Ed Cross Fine Art is pleased to announce EYE TO EYE, an exhibition with new paintings by Abe Odedina. This is the inaugural presentation of Odedina's work in association with Ed Cross Fine Art and curated by Katherine Finerty.

This exhibition hosts a community of figurative portraits. They invite us to relate directly to a single figure or couple on display and immediately put ourselves inside the frame - to look at ourselves, see within, and sense a 'looking-back': a moment of recognition. 'EYE to EYE acknowledges the role of the spectator in completing each work, each armed with their own unique point of view', the artists declares. This type of seeing 'eye to eye' is not just about looking, or agreeing, but rather about communicating and connecting.

 

Odedina describes himself as a folk artist and his practice is inspired by the rich figurative and oral traditions of African art, infused with a trace of magic realism. The legibility of his allegorical vernacular, warmly hailed as 'Brixton Baroque', is paramount. His work is operatic and mythical whilst intimate and accessible. Odedina references objects and symbols from a global glossary and activates them with timeless, relatable characters - magicians like Professor Peller, goddesses like Mami Wata and Pomba Gira, young passionate lovers - to engage us in a conversation filled with personal and universal references that summon a sense of camaraderie. 'The struggle is to reconcile bold imagery with ideas about ambiguity or indeterminacy. My intention is to arouse the imagination and heart of the viewer and to detonate ideas in another realm'.

 

Furthermore, Odedina is influenced by a diverse range of creators - Voodoo practitioners from Haiti, the Painters of the Sacred Heart, anonymous African craftsman - championing those who choose to be makers. His practice seeks to revive and deconstruct quintessential classical themes spanning from ancient Greek to Yoruba mythologies to create a charged dialogue between epochs, cultures, and peoples.

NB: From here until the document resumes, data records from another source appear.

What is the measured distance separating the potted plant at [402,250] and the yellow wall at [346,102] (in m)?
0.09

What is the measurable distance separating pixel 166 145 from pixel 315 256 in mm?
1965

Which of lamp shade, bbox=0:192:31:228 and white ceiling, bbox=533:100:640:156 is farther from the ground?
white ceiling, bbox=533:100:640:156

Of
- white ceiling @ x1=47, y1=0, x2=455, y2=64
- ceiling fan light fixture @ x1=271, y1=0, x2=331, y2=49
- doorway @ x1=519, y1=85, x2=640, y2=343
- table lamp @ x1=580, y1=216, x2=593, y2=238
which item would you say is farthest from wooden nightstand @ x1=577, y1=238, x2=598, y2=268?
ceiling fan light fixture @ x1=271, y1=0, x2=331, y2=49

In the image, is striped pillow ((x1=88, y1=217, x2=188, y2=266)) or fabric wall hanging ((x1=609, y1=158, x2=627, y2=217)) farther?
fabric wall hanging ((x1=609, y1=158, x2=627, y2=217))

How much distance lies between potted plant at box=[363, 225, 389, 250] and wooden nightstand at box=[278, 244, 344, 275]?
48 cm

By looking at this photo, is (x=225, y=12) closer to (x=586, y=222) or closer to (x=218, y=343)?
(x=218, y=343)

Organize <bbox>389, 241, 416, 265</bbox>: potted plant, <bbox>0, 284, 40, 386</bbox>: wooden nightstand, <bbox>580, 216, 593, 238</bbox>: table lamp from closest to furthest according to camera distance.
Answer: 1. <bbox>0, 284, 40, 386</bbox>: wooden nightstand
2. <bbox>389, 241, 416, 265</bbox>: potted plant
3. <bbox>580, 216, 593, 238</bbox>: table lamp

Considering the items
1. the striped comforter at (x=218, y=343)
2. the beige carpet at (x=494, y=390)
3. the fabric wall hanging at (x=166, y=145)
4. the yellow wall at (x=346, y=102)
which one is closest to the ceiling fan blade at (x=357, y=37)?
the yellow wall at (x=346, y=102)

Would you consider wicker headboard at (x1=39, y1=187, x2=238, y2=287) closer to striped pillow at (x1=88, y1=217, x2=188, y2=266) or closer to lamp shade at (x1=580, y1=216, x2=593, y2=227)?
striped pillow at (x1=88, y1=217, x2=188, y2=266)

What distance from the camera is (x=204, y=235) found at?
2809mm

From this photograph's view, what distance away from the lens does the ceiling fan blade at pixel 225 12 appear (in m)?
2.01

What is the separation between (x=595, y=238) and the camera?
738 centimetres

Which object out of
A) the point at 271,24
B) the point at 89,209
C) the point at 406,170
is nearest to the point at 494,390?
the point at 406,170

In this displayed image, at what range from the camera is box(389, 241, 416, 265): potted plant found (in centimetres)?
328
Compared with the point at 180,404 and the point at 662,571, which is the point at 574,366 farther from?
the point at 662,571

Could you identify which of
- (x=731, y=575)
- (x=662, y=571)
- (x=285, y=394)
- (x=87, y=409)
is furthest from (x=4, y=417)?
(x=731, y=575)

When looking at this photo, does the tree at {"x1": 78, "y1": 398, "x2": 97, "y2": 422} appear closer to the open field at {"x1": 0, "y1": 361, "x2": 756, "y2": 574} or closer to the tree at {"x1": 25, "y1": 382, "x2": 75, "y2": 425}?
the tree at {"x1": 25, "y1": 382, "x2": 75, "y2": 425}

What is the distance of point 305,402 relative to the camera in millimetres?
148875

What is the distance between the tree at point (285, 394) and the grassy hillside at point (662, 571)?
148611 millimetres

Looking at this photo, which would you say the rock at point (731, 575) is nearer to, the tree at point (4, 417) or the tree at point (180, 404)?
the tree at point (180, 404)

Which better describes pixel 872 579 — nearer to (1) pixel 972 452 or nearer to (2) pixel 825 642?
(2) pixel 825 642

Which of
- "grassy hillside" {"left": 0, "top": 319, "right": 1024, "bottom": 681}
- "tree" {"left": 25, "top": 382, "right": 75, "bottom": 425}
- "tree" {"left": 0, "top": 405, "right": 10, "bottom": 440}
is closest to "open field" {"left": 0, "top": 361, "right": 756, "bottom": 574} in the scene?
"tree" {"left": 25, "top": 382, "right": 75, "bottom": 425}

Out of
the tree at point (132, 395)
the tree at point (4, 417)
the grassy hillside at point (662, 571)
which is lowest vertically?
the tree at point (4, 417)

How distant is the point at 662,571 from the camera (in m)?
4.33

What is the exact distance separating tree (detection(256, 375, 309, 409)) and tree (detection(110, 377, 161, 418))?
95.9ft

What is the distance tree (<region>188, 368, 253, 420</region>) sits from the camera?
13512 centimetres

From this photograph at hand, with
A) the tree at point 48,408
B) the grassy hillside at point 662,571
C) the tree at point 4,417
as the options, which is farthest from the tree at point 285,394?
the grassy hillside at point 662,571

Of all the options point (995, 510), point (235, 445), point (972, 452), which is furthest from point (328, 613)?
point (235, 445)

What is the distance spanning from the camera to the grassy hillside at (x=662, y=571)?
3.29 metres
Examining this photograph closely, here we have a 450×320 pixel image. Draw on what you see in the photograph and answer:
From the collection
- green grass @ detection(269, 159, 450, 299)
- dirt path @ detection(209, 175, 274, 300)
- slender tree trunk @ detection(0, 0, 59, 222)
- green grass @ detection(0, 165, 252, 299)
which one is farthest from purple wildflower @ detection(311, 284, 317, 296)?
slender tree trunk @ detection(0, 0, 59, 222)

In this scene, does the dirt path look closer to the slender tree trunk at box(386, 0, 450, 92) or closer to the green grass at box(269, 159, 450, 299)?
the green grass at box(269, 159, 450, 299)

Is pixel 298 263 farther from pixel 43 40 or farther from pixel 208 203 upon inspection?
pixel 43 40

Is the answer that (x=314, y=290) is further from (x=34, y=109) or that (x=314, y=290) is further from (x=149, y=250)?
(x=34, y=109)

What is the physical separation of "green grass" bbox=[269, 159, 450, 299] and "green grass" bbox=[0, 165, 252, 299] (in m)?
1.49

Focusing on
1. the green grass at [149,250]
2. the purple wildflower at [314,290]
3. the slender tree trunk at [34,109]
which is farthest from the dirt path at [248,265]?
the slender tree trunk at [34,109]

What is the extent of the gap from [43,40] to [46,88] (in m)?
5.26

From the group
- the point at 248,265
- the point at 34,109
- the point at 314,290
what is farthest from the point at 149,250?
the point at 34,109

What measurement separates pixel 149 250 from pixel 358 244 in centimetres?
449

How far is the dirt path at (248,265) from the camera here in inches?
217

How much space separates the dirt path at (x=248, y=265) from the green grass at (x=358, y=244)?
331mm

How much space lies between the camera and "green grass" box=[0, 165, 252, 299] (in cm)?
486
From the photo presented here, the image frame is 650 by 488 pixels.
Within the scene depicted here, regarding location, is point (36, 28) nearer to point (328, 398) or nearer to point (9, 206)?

The stories breaking through the surface of his paintings surpass physical borders. They activate a uniquely contemporary conversation that oscillates between life and art, and in the folk tradition, life trumps art.

 

EYE TO EYE encourages all whom are present to engage in a world of human agency: the Eye of the painting looks directly, deeply, and invitingly into the Eye of the viewer - establishing a connection that enables us to see the world, objects, symbols, and ourselves that much more clearly and powerfully.